Awareness of the difference between dementia and delirium can help treat and often prevent serious illness. While both conditions may exhibit similar symptoms, the two conditions show difference in both origin and effect. In many cases, both disorders may be relative. Understanding the how they are similar and where they differ will allow you to determine what actions should be taken in a particular case.
Memory lapses are often a normal part of growing older, but there is a significant difference between a slip of the mind and more serious symptoms including confusion, difficulty with speech, disorientation, or the inability to concentrate. These more serious symptoms could point to a combination of medical diagnoses, and it’s important to talk with your doctor if you or a loved one are experiencing them.
Delirium is usually defined by an uncharacteristic degree of confusion. The condition may be brought on by mental or physical stress. The onset of delirium is usually somewhat rapid, making is possible to prevent sudden, or “acute confusion states”. Delirium is associated with a wide variety of symptoms, some of which can be identified incorrectly as the symptoms of dementia. Common signs can include:
- Memory lapses
- Inability to concentrate
- Difficulty with speech
- Trouble focusing or paying attention
Delirium can affect more than memory, altering the ability to concentrate and think clearly. Delirium is often preventable but it is also confused regularly with dementia, and even incorrectly diagnosed in a large number of cases. Searching for the root cause of the symptoms can be instrumental in identifying the difference between the two. Delirium can be caused by:
- Metabolic disorders
Some medications may contribute to delirium, so be sure to talk to your doctor about any pain medication, antihistamines, sleep medications, anti-anxiety or anti-depression drugs, asthma medication, or Parkinson’s medications that you may be taking.

PROBLEM 1: Decide whether each statement below agrees with the text on dementia and delirium, answering yes or no and quoting the words of the text that settle it: (a) The onset of delirium is usually slow. (b) Delirium may be brought on by mental or physical stress. (c) Memory lapses are often a normal part of growing older.
PROBLEM 2: Write out, word for word, the part of the text on dementia and delirium from "Memory lapses are" to "are experiencing them.".
PROBLEM 3: Pick up the text on dementia and delirium after its final sentence and keep writing.

DATA EXTRACT:

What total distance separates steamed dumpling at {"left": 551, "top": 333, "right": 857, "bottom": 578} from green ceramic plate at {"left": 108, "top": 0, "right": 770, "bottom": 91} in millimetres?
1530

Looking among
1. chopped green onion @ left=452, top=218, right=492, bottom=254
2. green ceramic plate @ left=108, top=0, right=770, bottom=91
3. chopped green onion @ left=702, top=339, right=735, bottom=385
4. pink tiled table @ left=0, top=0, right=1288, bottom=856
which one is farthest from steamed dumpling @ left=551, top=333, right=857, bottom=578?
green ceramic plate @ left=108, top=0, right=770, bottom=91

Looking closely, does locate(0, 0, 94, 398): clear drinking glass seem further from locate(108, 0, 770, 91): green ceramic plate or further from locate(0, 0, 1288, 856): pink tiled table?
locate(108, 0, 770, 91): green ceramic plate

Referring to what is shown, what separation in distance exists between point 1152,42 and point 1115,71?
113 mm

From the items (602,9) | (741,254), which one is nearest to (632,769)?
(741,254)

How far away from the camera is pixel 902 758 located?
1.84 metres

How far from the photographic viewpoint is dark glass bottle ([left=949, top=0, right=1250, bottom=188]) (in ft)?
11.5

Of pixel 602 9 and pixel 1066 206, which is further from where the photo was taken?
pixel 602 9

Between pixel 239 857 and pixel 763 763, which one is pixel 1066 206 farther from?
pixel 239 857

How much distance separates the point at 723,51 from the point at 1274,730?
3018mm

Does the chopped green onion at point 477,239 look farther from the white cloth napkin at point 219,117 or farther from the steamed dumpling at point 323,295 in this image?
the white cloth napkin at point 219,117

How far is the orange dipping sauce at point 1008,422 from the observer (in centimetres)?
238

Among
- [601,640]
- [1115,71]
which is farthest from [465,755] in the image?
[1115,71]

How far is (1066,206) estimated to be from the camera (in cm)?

...

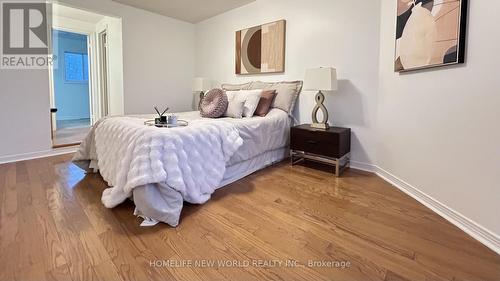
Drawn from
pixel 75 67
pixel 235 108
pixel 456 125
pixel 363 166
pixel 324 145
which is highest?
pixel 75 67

FINAL ANSWER 1:
(a) No: "The onset of delirium is usually somewhat rapid"
(b) Yes: "The condition may be brought on by mental or physical stress."
(c) Yes: "Memory lapses are often a normal part of growing older"

FINAL ANSWER 2:
Memory lapses are often a normal part of growing older, but there is a significant difference between a slip of the mind and more serious symptoms including confusion, difficulty with speech, disorientation, or the inability to concentrate. These more serious symptoms could point to a combination of medical diagnoses, and it’s important to talk with your doctor if you or a loved one are experiencing them.

FINAL ANSWER 3:
There are cases in which delirium is a symptom of dementia. In such cases, delirium may not be preventable or treatable and may point to more serious health issues including stroke, Parkinson’s disease, or the general degradation of the aging brain.
Dementia is defined generally as ongoing, decreased mental ability that progresses in severity enough to affect your daily life. There are several forms of dementia, including:
- Parkinson’s Disease
- Huntington’s Disease
- Vascular Dementia
- Dementia with Lewy Bodies (DLB)
- Mixed Dementia
Each of these types of dementia is expressed by a unique set of symptoms that affect the brain differently. It’s important to obtain the right diagnosis of the cause of dementia – discuss the onset of your symtoms with your doctor and discuss ways to diagnose and treat your specific condition.
A notable difference between dementia and delirium is a gradual onset of symptoms, unlike the sudden onset of delirium. This allows diagnosis of dementia to be somewhat more focused. Diagnostic and cognitive testing can be useful to determine the presence of dementia and which form is present. MRI, CT scans, blood tests, and PET scans are helpful. Many clinicians will also administer the MMSE – the mini-mental state examination, the most common cognitive test. This test determines how much the impairment has progressed, assessing symptoms including:
- Long-term and short-term memory
- Ability to concentrate
- Speech and language abilities
- Ability to follow instructions
- Planning skills
- Attention span
Delirium often resolves as the patient recovers from an initial stress or cause of symptoms, but dementia treatment is determined by the form of the dementia, and will take longer to treat. Cognitive medications and therapy are often helpful in the management of dementia symptoms.
The following video explains the difference between delirium and dementia:
Understanding the difference between delirium and dementia can be an important tool to prevent, diagnose, and treat mental health conditions before they become crippling. Discuss how you feel with your doctors and caregivers as often as possible so that they can assess and help you manage your symptoms, and promote a happier, healthier brain.